É claro que cada treinador tem sua especificidade e tudo isso. Mas a forma de propor o jogo, de encurtar espaço, jogar com posse de bola, muito intensamente, trabalhar para recuperar quando o adversário pega a bola... Todos esses princípios que a gente tinha no Jesus estavam dentro da proposta de jogo de todos os treinadores pré-selecionados. Agora existem algumas especificidades que o próprio departamento técnico identificou. Claro que cada técnico vai colocar seu tempero, digamos assim. Mas o padrão de jogo é algo que ele vai certamente continuar implantando dentro do clube. E isso não nos preocupa. Cada técnico tem seus aspectos específicos e ele vem aí mais do que qualificado para treinar nossa equipe. Continuamos tendo um grande técnico. Deixamos de ter um grande técnico, mas continuamos com um grande técnico.

Domènec vai ter reforços?

Ele ainda não teve todo o tempo do mundo para analisar o grupo, mas ele vem analisando o grupo.

Em relação a esse aspecto do reforço, continuo na mesma posição que eu tive quando fiz aquela entrevista. Acho que para esse ano, diante de toda essa situação que a gente passou, a gente conversou com os jogadores, eles inclusive ajudaram o Flamengo. Durante dois meses a gente passou por uma redução salarial. Então isso não tem muito sentido para mim. O Flamengo estar, por um lado, buscando uma ajuda de seus jogadores e funcionários e aí você pega esse recurso e faz investimento. Pra mim não tem sentido, não tem lógica isso.

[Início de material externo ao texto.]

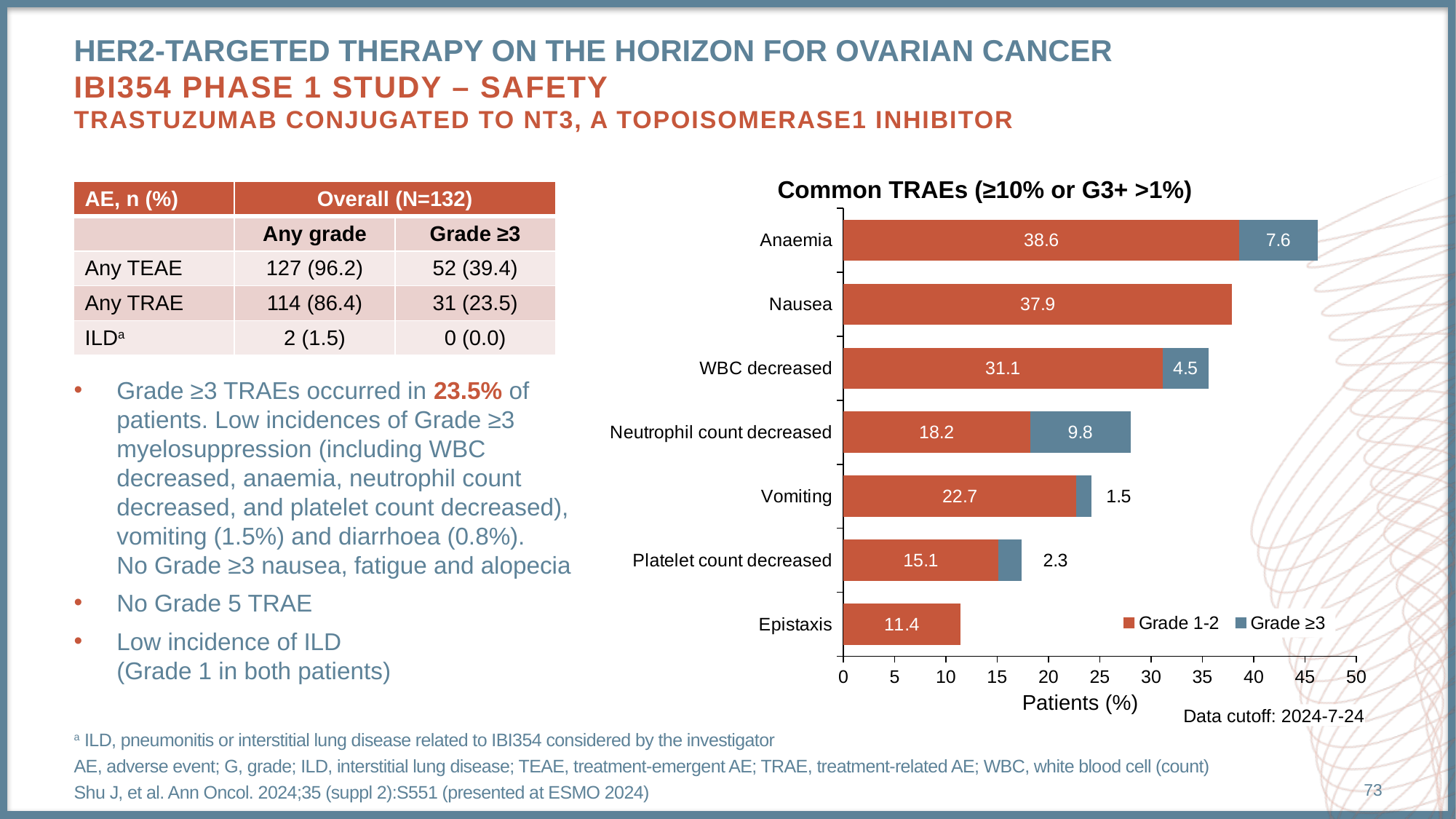
What is the title of the chart? Common TRAEs (≥10% or G3+ >1%) How many TRAE categories are shown in the chart? 7 How many series does the legend list? 2 What is the Grade 1-2 value for Anaemia? 38.6 What is the total (Grade 1-2 plus Grade ≥3) for Anaemia? 46.2 What is the Grade ≥3 value for Neutrophil count decreased? 9.8 Which has a larger Grade ≥3 value, Anaemia or WBC decreased? Anaemia What type of chart is shown on the slide? Stacked bar chart What is the difference between the Grade 1-2 values for Vomiting and Platelet count decreased? 7.6 Which TRAE has the highest Grade ≥3 value? Neutrophil count decreased What is the Grade 1-2 value for Epistaxis? 11.4 Which TRAE has the lowest Grade 1-2 value? Epistaxis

Então, pelo contrário, o que a gente tinha dúvidas é se a gente não ia precisar eventualmente até vender algum jogador para manter. Graças a Deus, em cima dos outros orçamentos, a gente consegue manter nosso plantel principal, isso não é problema. A gente conseguiu equacionar nossa situação econômica e financeira até o final do ano em cima dessa avaliação orçamentária que a gente fez. Mas ela não passa por contratações adicionais e é com esse elenco que está aí que a gente espera conquistar mais campeonatos. Volto a te dizer, a gente está bem feliz com o nosso plantel. A gente acha que conseguiu, do ano passado para esse ano, até melhorá-lo, na nossa percepção.

A multa rescisória

O que eu posso dizer para a torcida do Flamengo é que eu tenho certeza que isso não ocorrerá. Esse ano e meio que a gente está firmando de contrato com ele, a multa é muito, mas muito maior do que a multa que foi estabelecida no contrato com o Jesus.

O torcedor do Flamengo pode ficar tranquilo que se for por problema econômico, dificilmente o Domènec vai tomar a decisão de sair. A multa nesse contrato é muito, muito, muito grande. Acho difícil que qualquer clube do mundo pague essa multa para tirar ele do Flamengo antes de um ano e meio.

A gente tem que reconhecer que ele é um grande técnico e sempre pode aparecer alguém, algum clube para poder pagar essa multa, mas posso lhe garantir que é uma multa na ordem de grandeza o que seria mais de um ano de salário do técnico mais bem pago do mundo. Então não é uma preocupação que a torcida deve ter, na minha percepção.